Robert Bly in the forward to "Iron John" said. "We make the path by walking."
Antonio Machado also said, "You walk, there are no roads, only wind trails
on the sea."

"You can't skim through the Bodhisativo
and sleep well through the night." rcd

"I need an epexegesis audit of the brain, an addition of word or words to explain
the preceding sentence to myself." rcd

"In the 90's I suppose you'll kick-start your libido like a vintage Harley."
rcd

"Amy Dickinson's dog Carlo gestured toward an almond tree/ got collar jerked
back to a puissant prosody." rcd

Poetry notes/ a confessional:

Everything is fair game, open to us - reach doctoral levels of depravity or fly celestial heights of angels - cloyish, coy, absurd - we can exctracate truth from its slumbers, wallow in wealth of our gifts, or we can put all b.s. aside and write it, not as a compensatory escape that pretends to purge the scripturient burn within, but as a contribution to a world literature sorely needed at this time.

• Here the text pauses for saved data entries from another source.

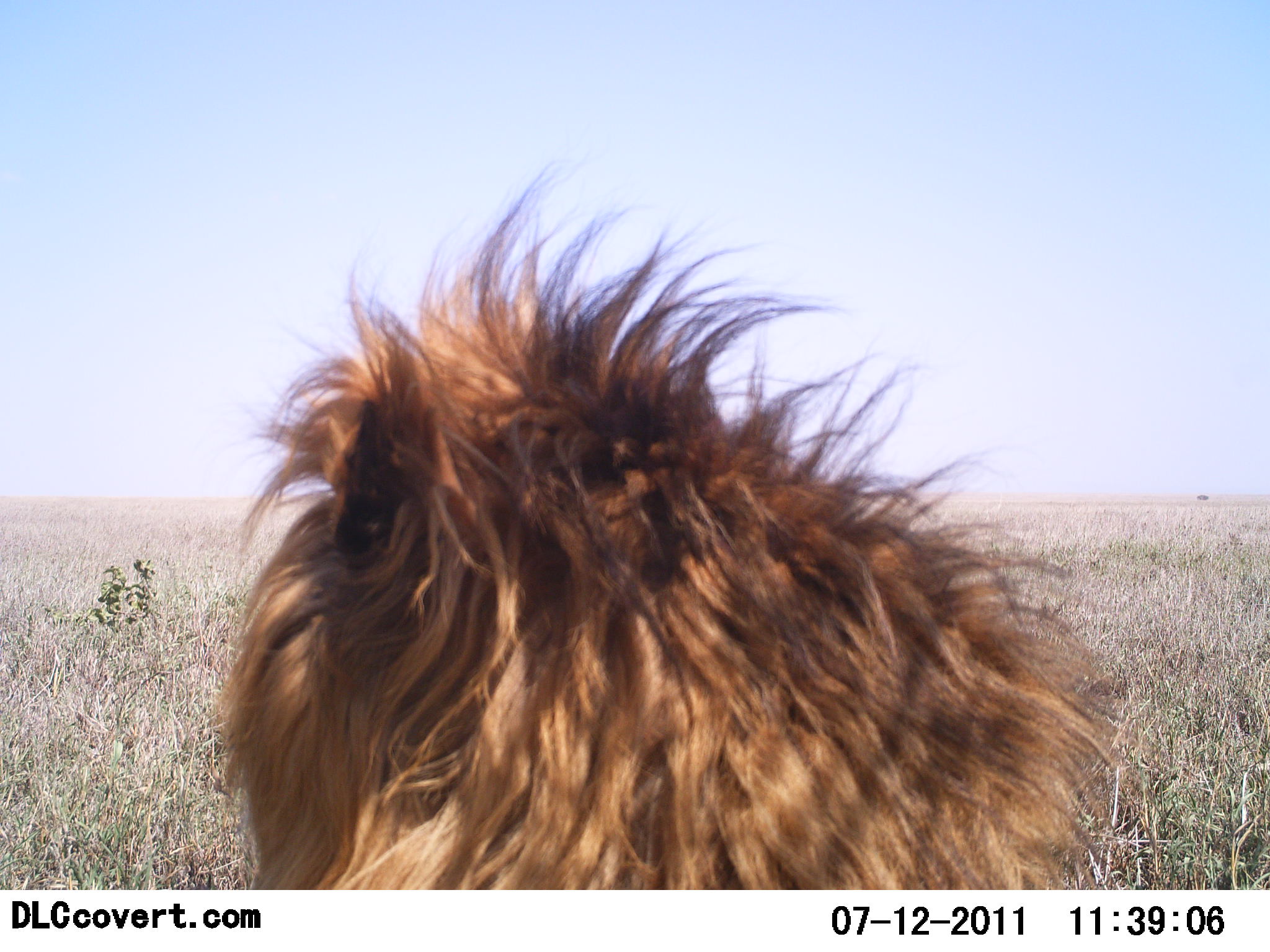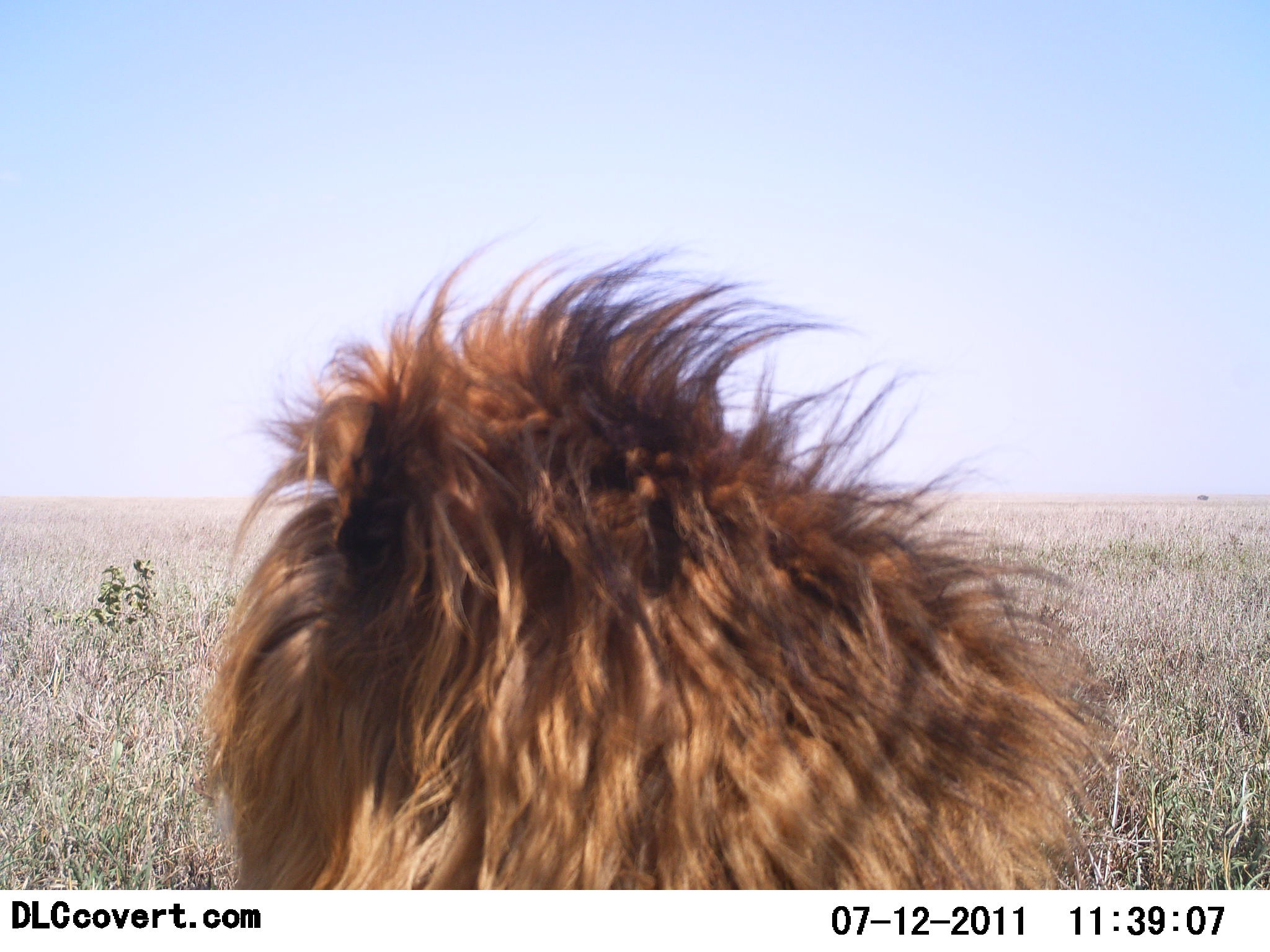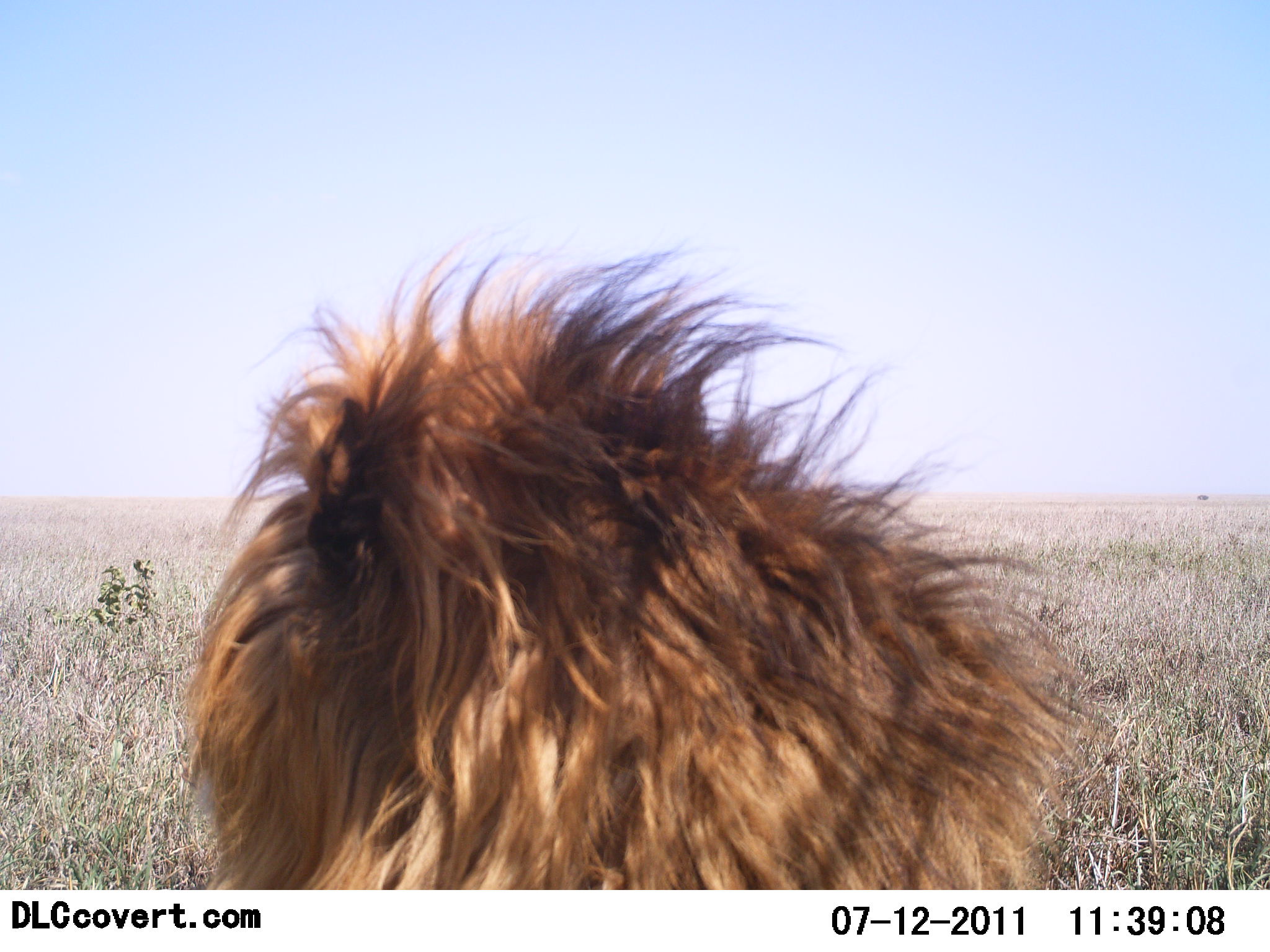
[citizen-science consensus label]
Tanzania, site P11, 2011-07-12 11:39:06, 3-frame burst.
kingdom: Animalia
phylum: Chordata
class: Mammalia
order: Carnivora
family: Felidae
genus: Panthera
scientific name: Panthera leo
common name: lion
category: lionmale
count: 1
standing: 8%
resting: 100%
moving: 0%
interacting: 0%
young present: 0%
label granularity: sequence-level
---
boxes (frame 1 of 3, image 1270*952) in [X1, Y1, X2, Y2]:
animal: [206, 153, 1118, 890]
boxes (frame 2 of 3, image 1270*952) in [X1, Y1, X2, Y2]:
animal: [193, 228, 1145, 891]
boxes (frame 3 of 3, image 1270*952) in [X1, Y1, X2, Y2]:
animal: [183, 219, 1111, 891]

Watch for poets who memorize (not performance poets) their favorite poems. They should take this time for more reading and far more writing.

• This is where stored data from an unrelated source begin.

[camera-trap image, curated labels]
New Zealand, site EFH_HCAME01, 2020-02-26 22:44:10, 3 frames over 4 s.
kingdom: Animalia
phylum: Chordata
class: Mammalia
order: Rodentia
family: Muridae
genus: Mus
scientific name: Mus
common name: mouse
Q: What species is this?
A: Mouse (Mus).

Personally, as a 84-year-old poet, I must guard against literal-mindnessness (from years of 'loose' fiction writing). Guard against narrowness, loss of cerebral energy, comic energy, reinforce more breadth of reason, turn metaphor upside down, shake new magic in the bag, not just the professor's prosaic, Entrance, Signification and Revelatory Ending.

Life isn't that well packaged, either, except, perhaps, the entrado (I heard Octavio Paz champion 'the entrance' before he died in Mexico City. I could use more magnanimity, make poetry richer, stronger, more accessible to people of all walks of life (knowing all the time it's poets who read the most to each other because that's where their interest lies).

I must remember that narrative poetry, in particular, is crafted from sequence and consequence story lines, a reticulation of images, places, that shape their own beginnings and endings.

Like most poets I must thaw out the cynical, strive for a more radiant virtuosity, diversity, humanity, love of language. I must spice it with inventiveness, a fresh intellectual and emotional range - anything that works - double associations, triple internal rhythms, aesthetic complexities, because, after all, we live in a changing new world of images, ideas, and feelings. It takes a poetry to match.